Lets say I am the support department of a company:

 

  • I have a list of customers calling in and the number of support cases they raise in addition to some information about the customers:
    • What products they have purchased
    • How old they are
    • Where are they from
    • How eductaed are they
    • How long have they been a customer
    • Have they attended a training webinar or event.
  • The hypotheses within the business are that:
    • Customers that are new and young raise more support cases.
    • Customers with a specific set of products raise more support cases.
    • Customers from some specific regions are challenging and raise more support cases
    • Customers that are trained raise fewer support cases.

I want to test the validity of these hypotheses. The challenge is that these are non-mutually exclusive groups, so teasing out the relationships is challenging. Ultimately I want to create profiles (clusters I guess) that have different case generating behaviors.

 

Why? So that I can then go on to predict the case volumes I can expect if the number of customers within a specific profile increases in the future. 

 

Any help would be appreciated. 

 

Many thanks,

 

 

 

 

 

3 REPLIES 3
jparkerrandall
5 - Atom

Do I need a forest model... maybe

ZacharyM
Alteryx Alumni (Retired)

You will likely need to run and analyze a handful of different statistical tools and their associated outputs to arrive at a concise answer or expression for your situation.

 

As you've noted, there are probably individual variable features (age might be a driver alone) and combination variable features (a certain product within a certain age group is particularly problematic perhaps).
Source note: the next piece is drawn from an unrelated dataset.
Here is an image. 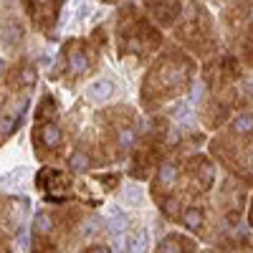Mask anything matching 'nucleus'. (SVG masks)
Instances as JSON below:
<instances>
[{"instance_id": "nucleus-1", "label": "nucleus", "mask_w": 253, "mask_h": 253, "mask_svg": "<svg viewBox=\"0 0 253 253\" xmlns=\"http://www.w3.org/2000/svg\"><path fill=\"white\" fill-rule=\"evenodd\" d=\"M69 185H71V180L56 170H43L38 175V187L46 193L48 200H63L69 193Z\"/></svg>"}, {"instance_id": "nucleus-2", "label": "nucleus", "mask_w": 253, "mask_h": 253, "mask_svg": "<svg viewBox=\"0 0 253 253\" xmlns=\"http://www.w3.org/2000/svg\"><path fill=\"white\" fill-rule=\"evenodd\" d=\"M147 246H150V233H147L144 228H139V230H134L132 236H126L124 251H126V253H144Z\"/></svg>"}, {"instance_id": "nucleus-3", "label": "nucleus", "mask_w": 253, "mask_h": 253, "mask_svg": "<svg viewBox=\"0 0 253 253\" xmlns=\"http://www.w3.org/2000/svg\"><path fill=\"white\" fill-rule=\"evenodd\" d=\"M38 137L46 142L48 150H56V147H61V142H63V134H61V129H58L56 124H46V126H41V129H38Z\"/></svg>"}, {"instance_id": "nucleus-4", "label": "nucleus", "mask_w": 253, "mask_h": 253, "mask_svg": "<svg viewBox=\"0 0 253 253\" xmlns=\"http://www.w3.org/2000/svg\"><path fill=\"white\" fill-rule=\"evenodd\" d=\"M20 38H23V28H20V23H15V20H8L5 31H3V43H5V48H15V46L20 43Z\"/></svg>"}, {"instance_id": "nucleus-5", "label": "nucleus", "mask_w": 253, "mask_h": 253, "mask_svg": "<svg viewBox=\"0 0 253 253\" xmlns=\"http://www.w3.org/2000/svg\"><path fill=\"white\" fill-rule=\"evenodd\" d=\"M182 223H185L187 230H200L205 225V213L200 208H187L182 213Z\"/></svg>"}, {"instance_id": "nucleus-6", "label": "nucleus", "mask_w": 253, "mask_h": 253, "mask_svg": "<svg viewBox=\"0 0 253 253\" xmlns=\"http://www.w3.org/2000/svg\"><path fill=\"white\" fill-rule=\"evenodd\" d=\"M53 230V215L51 213H38L36 215V223H33V236L36 238H43Z\"/></svg>"}, {"instance_id": "nucleus-7", "label": "nucleus", "mask_w": 253, "mask_h": 253, "mask_svg": "<svg viewBox=\"0 0 253 253\" xmlns=\"http://www.w3.org/2000/svg\"><path fill=\"white\" fill-rule=\"evenodd\" d=\"M112 91H114V84L104 79V81H96V84H91L86 94H89L91 99H107V96H112Z\"/></svg>"}, {"instance_id": "nucleus-8", "label": "nucleus", "mask_w": 253, "mask_h": 253, "mask_svg": "<svg viewBox=\"0 0 253 253\" xmlns=\"http://www.w3.org/2000/svg\"><path fill=\"white\" fill-rule=\"evenodd\" d=\"M109 230L112 233H122V230L126 228V215L122 213L119 208H109V220H107Z\"/></svg>"}, {"instance_id": "nucleus-9", "label": "nucleus", "mask_w": 253, "mask_h": 253, "mask_svg": "<svg viewBox=\"0 0 253 253\" xmlns=\"http://www.w3.org/2000/svg\"><path fill=\"white\" fill-rule=\"evenodd\" d=\"M157 253H187V251H185V243H182L177 236H167V238L160 243Z\"/></svg>"}, {"instance_id": "nucleus-10", "label": "nucleus", "mask_w": 253, "mask_h": 253, "mask_svg": "<svg viewBox=\"0 0 253 253\" xmlns=\"http://www.w3.org/2000/svg\"><path fill=\"white\" fill-rule=\"evenodd\" d=\"M175 175H177L175 165H165L162 170H160V180H157V187H155V190H160V187H167V190H170V187L175 185Z\"/></svg>"}, {"instance_id": "nucleus-11", "label": "nucleus", "mask_w": 253, "mask_h": 253, "mask_svg": "<svg viewBox=\"0 0 253 253\" xmlns=\"http://www.w3.org/2000/svg\"><path fill=\"white\" fill-rule=\"evenodd\" d=\"M150 10L162 20V23H170V20L175 18V13H177V5L172 3V5H150Z\"/></svg>"}, {"instance_id": "nucleus-12", "label": "nucleus", "mask_w": 253, "mask_h": 253, "mask_svg": "<svg viewBox=\"0 0 253 253\" xmlns=\"http://www.w3.org/2000/svg\"><path fill=\"white\" fill-rule=\"evenodd\" d=\"M69 165H71V170H76V172H86L89 160H86V155H84V152H74L71 160H69Z\"/></svg>"}, {"instance_id": "nucleus-13", "label": "nucleus", "mask_w": 253, "mask_h": 253, "mask_svg": "<svg viewBox=\"0 0 253 253\" xmlns=\"http://www.w3.org/2000/svg\"><path fill=\"white\" fill-rule=\"evenodd\" d=\"M99 230H101V223H99L96 218H86V220H84V225H81V233H84V236H86V238H91V236H96V233H99Z\"/></svg>"}, {"instance_id": "nucleus-14", "label": "nucleus", "mask_w": 253, "mask_h": 253, "mask_svg": "<svg viewBox=\"0 0 253 253\" xmlns=\"http://www.w3.org/2000/svg\"><path fill=\"white\" fill-rule=\"evenodd\" d=\"M18 81H20V86H33V81H36V71L31 69V66H23L18 71Z\"/></svg>"}, {"instance_id": "nucleus-15", "label": "nucleus", "mask_w": 253, "mask_h": 253, "mask_svg": "<svg viewBox=\"0 0 253 253\" xmlns=\"http://www.w3.org/2000/svg\"><path fill=\"white\" fill-rule=\"evenodd\" d=\"M71 69H74V74H81L84 69H86V58H84L81 53H74L71 56Z\"/></svg>"}, {"instance_id": "nucleus-16", "label": "nucleus", "mask_w": 253, "mask_h": 253, "mask_svg": "<svg viewBox=\"0 0 253 253\" xmlns=\"http://www.w3.org/2000/svg\"><path fill=\"white\" fill-rule=\"evenodd\" d=\"M132 142H134V132H132V129H122V132H119V144H122V147H129Z\"/></svg>"}, {"instance_id": "nucleus-17", "label": "nucleus", "mask_w": 253, "mask_h": 253, "mask_svg": "<svg viewBox=\"0 0 253 253\" xmlns=\"http://www.w3.org/2000/svg\"><path fill=\"white\" fill-rule=\"evenodd\" d=\"M162 208H165V213H167V215H172V218H175V215H177V210H180V203L172 198L170 203H162Z\"/></svg>"}, {"instance_id": "nucleus-18", "label": "nucleus", "mask_w": 253, "mask_h": 253, "mask_svg": "<svg viewBox=\"0 0 253 253\" xmlns=\"http://www.w3.org/2000/svg\"><path fill=\"white\" fill-rule=\"evenodd\" d=\"M86 253H112V251H109V248H104V246H91Z\"/></svg>"}, {"instance_id": "nucleus-19", "label": "nucleus", "mask_w": 253, "mask_h": 253, "mask_svg": "<svg viewBox=\"0 0 253 253\" xmlns=\"http://www.w3.org/2000/svg\"><path fill=\"white\" fill-rule=\"evenodd\" d=\"M33 253H41V251H33Z\"/></svg>"}]
</instances>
Different models are good at different things.

 

Your end result, will probably be some sort of cluster - that is what describes the confluence of features that truly drives at describing your situation.

 

I would recommend running lower level statistical models to remove the noise from your data set and using something like a k-means cluster for your final result, once you have removed the variables that aren't necessarily drivers.

 

Breaking this apart - I would look at correlation between individual factors and your predicted variable (call volume), then look at a forest model of the factors that survived the first step, then roll this up into a clustering model.

 

Long-story short, statistics if often a journey-like process, rarely a single step, but all of these steps and associated tools are available within the Alteryx suite.

 

Let me know if this helps!

OldDogNewTricks
10 - Fireball

I second @ZacharyM's comments.  Here are a few other tools to research:  Model Comparison (not installed by default, in Alteryx Gallery), MB Rules, and of course random forest and decision tree.